Ottavio Leoni (1578 – 1630) was an Italian painter and printmaker of the early-Baroque, active mainly in Rome.

Life
Ottavio Leoni (sometimes spelled 'Lioni'), draughtsman and engraver was in his day the most fashionable portraitist in Rome. He is sometimes also referred to as the Cavaliere Ottavio, il Padovano, il Padovanino or Cavaliere Padovano .  He was born in Rome, where he first trained with his father, Lodovico Leoni. He painted altarpieces for churches in Rome such as an Annunciation for Sant'Eustachio and a Virgin and child with St. Giacinto for Santa Maria della Minerva, and a Saints Charles, Francis, & Nicholas for Sant’ Urbano. He became a member, and later president, of the Accademia di San Luca and a Cavalieri of the Order of Christ, on which occasion he presented the church of the Academy the Martyrdom of St. Martina. He died in Rome. Ottavio Leoni was also the engraver of a set of portraits of painters. His portrait of Michelangelo Merisi Caravaggio is the only documented portrait of the painter by another artist.

> **Data supplied**:
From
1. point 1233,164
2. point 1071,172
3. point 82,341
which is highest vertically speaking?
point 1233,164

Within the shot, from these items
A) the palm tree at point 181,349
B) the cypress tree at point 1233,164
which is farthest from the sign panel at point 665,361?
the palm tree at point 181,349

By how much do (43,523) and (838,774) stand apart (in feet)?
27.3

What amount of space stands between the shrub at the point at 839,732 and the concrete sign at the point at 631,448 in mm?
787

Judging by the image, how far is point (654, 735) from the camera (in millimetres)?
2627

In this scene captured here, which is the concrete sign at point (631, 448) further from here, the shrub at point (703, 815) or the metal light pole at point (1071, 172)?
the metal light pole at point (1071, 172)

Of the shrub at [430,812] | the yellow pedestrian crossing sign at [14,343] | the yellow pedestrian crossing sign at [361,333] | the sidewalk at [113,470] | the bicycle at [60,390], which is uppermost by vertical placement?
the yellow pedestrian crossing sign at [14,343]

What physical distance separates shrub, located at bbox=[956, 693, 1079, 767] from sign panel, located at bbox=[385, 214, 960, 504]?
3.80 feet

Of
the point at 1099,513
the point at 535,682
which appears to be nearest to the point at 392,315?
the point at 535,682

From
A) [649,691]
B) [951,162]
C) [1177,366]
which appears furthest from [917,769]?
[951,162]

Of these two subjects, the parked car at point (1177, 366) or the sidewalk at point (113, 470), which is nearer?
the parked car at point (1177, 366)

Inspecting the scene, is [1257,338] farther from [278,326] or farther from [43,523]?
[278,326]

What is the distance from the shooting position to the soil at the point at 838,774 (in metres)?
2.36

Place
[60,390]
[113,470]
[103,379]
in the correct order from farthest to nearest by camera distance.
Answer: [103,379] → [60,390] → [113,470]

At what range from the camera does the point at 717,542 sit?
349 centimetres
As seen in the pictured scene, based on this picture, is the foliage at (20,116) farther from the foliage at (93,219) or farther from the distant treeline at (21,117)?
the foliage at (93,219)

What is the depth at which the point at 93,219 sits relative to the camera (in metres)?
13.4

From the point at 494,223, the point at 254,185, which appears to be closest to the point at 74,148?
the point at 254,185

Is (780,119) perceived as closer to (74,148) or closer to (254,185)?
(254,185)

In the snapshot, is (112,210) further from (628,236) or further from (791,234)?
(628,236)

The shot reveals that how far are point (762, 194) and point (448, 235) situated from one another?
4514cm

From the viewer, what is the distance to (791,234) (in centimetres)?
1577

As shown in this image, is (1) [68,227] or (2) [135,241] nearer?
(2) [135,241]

> **Job A**:
Answer these questions from the text on Ottavio Leoni:
(i) Who first trained him?
(ii) Which church did he paint a Virgin and child with St. Giacinto for?
(iii) What did he present to the church of the Academy when he became a Cavalieri of the Order of Christ?
> **Job B**: Translate this sentence from the text on Ottavio Leoni into French: "His portrait of Michelangelo Merisi Caravaggio is the only documented portrait of the painter by another artist."
> **Job C**: Write a continuation of the text on Ottavio Leoni, starting after its final sentence.
The records were taken from a different source than the text above them.

> **Final result A**:
(i) His father, Lodovico Leoni.
(ii) Santa Maria della Minerva.
(iii) The Martyrdom of St. Martina.

> **Final result B**: Son portrait de Michelangelo Merisi Caravaggio est le seul portrait documenté du peintre réalisé par un autre artiste.

> **Final result C**:
His work is exhibited in places such as Fine Arts Museums of San Francisco; Museum of Fine Arts, Boston; National Gallery of Art; Bowes Museum; Courtauld Institute of Art; Los Angeles County Museum of Art; and Palazzo Ruspoli, Rome, Italy.

References

External links

 
 View works by Leoni
 Volume containing 27 drawings by Leoni conserved in the Biblioteca Marucelliana in Florence (in Italian)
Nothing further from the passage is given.